Le revenu des éleveurs européens dépend de la dimension économique de leur exploitation. Mais leur rentabilité est affectée par les prix des fermages, les charges financières et la consommation d’intrants et les niveaux des salaires. Financer l’achat du foncier est très onéreux.
A l’échelle des Etats membres retenus, la dimension moyenne des exploitations laitières est de 49 ha et les capitaux immobilisés de 862 K€. Le revenu par ETP non salarié est de 36,4 K€ et le taux d’endettement rapporté à la production brut de 40 %.
Mais ces données masquent de fortes disparités entre les pays du Nord et du Sud de l’Union européenne mais aussi entre ceux de l’Est et de l’Ouest. L’élevage laitier en Grèce n’est pas significatif. En Union européenne, l’exploitation laitière européenne « type » n’existe pas.
C’est le principal enseignement du « Panorama des résultats économiques des exploitations agricoles de 13 pays membres » (37 pages), dressé par le service économique du ministère de l’Agriculture. Les chiffres portent sur 2023 mais les données fournies donnent une idée des structures agricoles dans chacun de ces pays.
En France, la dimension capitalistique des exploitations laitières (700 000 € – 700 K€) est environ huit fois plus faible qu’au Danemark (5,2 millions d’euros – M€) et six fois inférieure à celle des Pays Bas (4,3 M€).
Des capitaux peu rentables
La superficie moyenne des exploitations laitières danoises de 207 ha double celle des françaises (111 ha) et triple les néerlandaises (60 ha). La production céréalière est absente sur ces dernières alors que les prairies permanentes couvrent les deux tiers de leur superficie contre 1/3 en France et 5 % au Danemark.
Quoi qu’il en soit, seule la dimension économique des exploitations (1,7 M€ de chiffre d’affaires au Danemark, 600 K€ aux Pays-Bas contre 400 K€ en France) conditionne le revenu de leurs éleveurs car dans tous les pays producteurs de lait, les consommations intermédiaires rapportées à la production agricole sont à peu près équivalentes, autour de 65 % -70 %.
Les revenus bruts (avant amortissements) des exploitations danoises sont ainsi trois plus élevés (316 K€) que les françaises (120 K€) et le revenu net par ETP non salarié l’est cinq fois plus (169 K€ versus 37 K€ en France). Pour les Pays-Bas, les deux ratios comparés à l’élevage laitier français sont respectivement de 150 K€ (+25 % versus France) et 57 K€ (+54 %).

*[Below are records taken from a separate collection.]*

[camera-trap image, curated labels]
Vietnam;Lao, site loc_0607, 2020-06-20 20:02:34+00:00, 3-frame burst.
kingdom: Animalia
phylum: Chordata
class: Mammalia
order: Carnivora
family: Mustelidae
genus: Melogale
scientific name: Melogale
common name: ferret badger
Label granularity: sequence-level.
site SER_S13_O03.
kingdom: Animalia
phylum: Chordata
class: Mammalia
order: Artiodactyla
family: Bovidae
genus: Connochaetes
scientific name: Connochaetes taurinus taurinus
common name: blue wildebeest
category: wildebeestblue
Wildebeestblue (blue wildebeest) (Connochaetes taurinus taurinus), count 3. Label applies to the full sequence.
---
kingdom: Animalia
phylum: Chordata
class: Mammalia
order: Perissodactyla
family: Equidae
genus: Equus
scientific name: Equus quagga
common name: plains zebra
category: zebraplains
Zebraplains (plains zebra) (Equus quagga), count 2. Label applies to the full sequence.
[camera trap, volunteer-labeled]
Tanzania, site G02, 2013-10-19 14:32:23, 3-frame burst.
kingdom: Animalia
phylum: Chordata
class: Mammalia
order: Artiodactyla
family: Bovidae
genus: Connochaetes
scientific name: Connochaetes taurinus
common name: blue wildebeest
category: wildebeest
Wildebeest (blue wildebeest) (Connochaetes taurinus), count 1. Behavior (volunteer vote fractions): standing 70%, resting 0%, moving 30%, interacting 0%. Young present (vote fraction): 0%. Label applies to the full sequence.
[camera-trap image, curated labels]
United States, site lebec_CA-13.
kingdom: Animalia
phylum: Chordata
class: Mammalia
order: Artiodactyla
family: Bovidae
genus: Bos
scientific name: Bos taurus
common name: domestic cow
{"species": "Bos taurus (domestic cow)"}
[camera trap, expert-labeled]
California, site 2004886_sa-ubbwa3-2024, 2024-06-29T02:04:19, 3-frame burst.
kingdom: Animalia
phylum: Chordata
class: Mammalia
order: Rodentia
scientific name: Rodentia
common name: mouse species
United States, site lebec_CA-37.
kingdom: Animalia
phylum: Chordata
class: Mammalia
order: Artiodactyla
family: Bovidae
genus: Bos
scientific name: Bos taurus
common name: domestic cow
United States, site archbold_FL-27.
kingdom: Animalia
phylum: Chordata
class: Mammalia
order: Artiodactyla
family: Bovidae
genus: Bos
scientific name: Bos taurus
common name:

Mais la productivité globale (productions globales/charges) de 128 % est supérieure à celle observée au Danemark (108 %), aux Pays Bas (114 %) et en France (105 %).
Les aides Pac
A l’échelle de l’Union européenne, les aides Pac versées par exploitation (20 K€) équivalent à un quart du revenu brut avant amortissement (80 K€). Les revenus des éleveurs polonais (37,6 K€) en dépendent à hauteur de 26 % et ceux des Français, 35 % (43 K€ sur 120 K€). Le ratio est aussi de 26 % au Danemark (81 K€ sur 316 K€) mais il est de 20 % aux Pays Bas (29 K€ sur 151 K€).
Les exploitations danoises ont recours à de la main d’œuvre salariale (3 ETP sur 4,19 ETP) qu’il faut rémunérer alors que dans les autres exploitations européennes, le travail est essentiellement familial : 1,68 ETP sur 2,14 ETP en France par exemple. Par ailleurs, ces charges de personnel sont deux fois plus élevées au Danemark (50 K€ par ETP) qu’en France (26 K€).
Le foncier
Autre facteur de production impactant la rentabilité de la production laitière : le fermage. Estimé à 234 €/ha en moyenne parmi les treize pays membres, il atteint 813 €/ha au Danemark et 622 €/ha aux Pays-Bas où le prix du foncier est le plus élevé d’Union européenne alors qu’il avoisine 160 €/ha en France.
Par ailleurs, les exploitations danoises et néerlandaises sont bien plus endettées que les françaises car elles financent entre autres l’acquisition de leurs terres. Leurs prêts équivalent à deux fois leur chiffre d’affaires annuels (3,3 M€ pour 1,7 M€ au Danemark) alors qu’il équivaut à une année de production en France. Cet endettement génère des frais financiers très élevés (143 K€ au Danemark, 5 K€ en France)
La Pologne, le quatrième pays producteur de lait d’Union européenne, se distingue des ses voisins par des exploitations laitières de 25,7 ha mobilisant 333 K€ de capitaux. Elles sont faiblement endettées (les encours équivalent à 14,2 % du montant du bilan) et la main d’œuvre est familiale (1,3 ETP sur 1,6). Enfin, le revenu net par ETP est inférieur de 17 K€.